### Goal of the exercise
Copy all of the material below line for line, changing nothing.

### Material shown

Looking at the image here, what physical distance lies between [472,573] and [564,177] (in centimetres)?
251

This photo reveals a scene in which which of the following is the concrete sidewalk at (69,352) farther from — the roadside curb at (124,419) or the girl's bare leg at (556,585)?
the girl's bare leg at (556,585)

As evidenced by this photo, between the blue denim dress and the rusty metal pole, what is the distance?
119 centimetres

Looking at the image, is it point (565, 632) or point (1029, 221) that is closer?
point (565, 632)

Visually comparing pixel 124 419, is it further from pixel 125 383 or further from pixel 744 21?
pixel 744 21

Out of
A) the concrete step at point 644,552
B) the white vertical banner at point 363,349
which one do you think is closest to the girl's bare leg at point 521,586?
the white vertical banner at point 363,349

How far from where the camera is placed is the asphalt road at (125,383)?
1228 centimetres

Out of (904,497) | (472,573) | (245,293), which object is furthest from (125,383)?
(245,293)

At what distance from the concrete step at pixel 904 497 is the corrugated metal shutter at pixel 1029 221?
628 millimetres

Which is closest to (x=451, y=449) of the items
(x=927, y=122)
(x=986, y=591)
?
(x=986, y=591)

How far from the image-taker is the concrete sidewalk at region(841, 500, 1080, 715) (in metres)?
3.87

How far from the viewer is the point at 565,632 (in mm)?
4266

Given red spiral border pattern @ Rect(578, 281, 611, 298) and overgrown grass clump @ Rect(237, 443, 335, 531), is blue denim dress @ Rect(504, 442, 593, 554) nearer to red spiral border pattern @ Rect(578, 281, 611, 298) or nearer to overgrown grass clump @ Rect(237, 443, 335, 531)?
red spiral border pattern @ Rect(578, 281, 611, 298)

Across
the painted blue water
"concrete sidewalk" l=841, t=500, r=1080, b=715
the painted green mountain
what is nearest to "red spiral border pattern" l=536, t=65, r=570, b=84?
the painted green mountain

### Final result
Looking at the image here, what physical distance lies between [472,573] and [564,177] (in centimetres)?
251

This photo reveals a scene in which which of the following is the concrete sidewalk at (69,352) farther from — the roadside curb at (124,419) or the girl's bare leg at (556,585)?
the girl's bare leg at (556,585)

As evidenced by this photo, between the blue denim dress and the rusty metal pole, what is the distance?
119 centimetres

Looking at the image, is it point (565, 632) or point (1029, 221) that is closer?
point (565, 632)

Visually comparing pixel 124 419, is it further from pixel 125 383 or further from pixel 744 21?
pixel 744 21

Out of
A) the concrete step at point 644,552
B) the white vertical banner at point 363,349
which one do you think is closest to the girl's bare leg at point 521,586?
the white vertical banner at point 363,349

How far from where the camera is placed is the asphalt road at (125,383)?
1228 centimetres

Out of (904,497) | (472,573) | (245,293), which object is furthest from (125,383)?
(245,293)

At what distance from the concrete step at pixel 904 497 is the corrugated metal shutter at pixel 1029 221?
628 millimetres

Which is closest to (x=451, y=449) of the items
(x=927, y=122)
(x=986, y=591)
?
(x=986, y=591)

How far from the image-taker is the concrete sidewalk at region(841, 500, 1080, 715) (in metres)?
3.87

How far from the viewer is the point at 565,632 (in mm)?
4266

Given red spiral border pattern @ Rect(578, 281, 611, 298) and overgrown grass clump @ Rect(237, 443, 335, 531), is blue denim dress @ Rect(504, 442, 593, 554) nearer to red spiral border pattern @ Rect(578, 281, 611, 298) or nearer to overgrown grass clump @ Rect(237, 443, 335, 531)?
red spiral border pattern @ Rect(578, 281, 611, 298)

Across
the painted blue water
"concrete sidewalk" l=841, t=500, r=1080, b=715
the painted green mountain
what is nearest to "red spiral border pattern" l=536, t=65, r=570, b=84?
the painted green mountain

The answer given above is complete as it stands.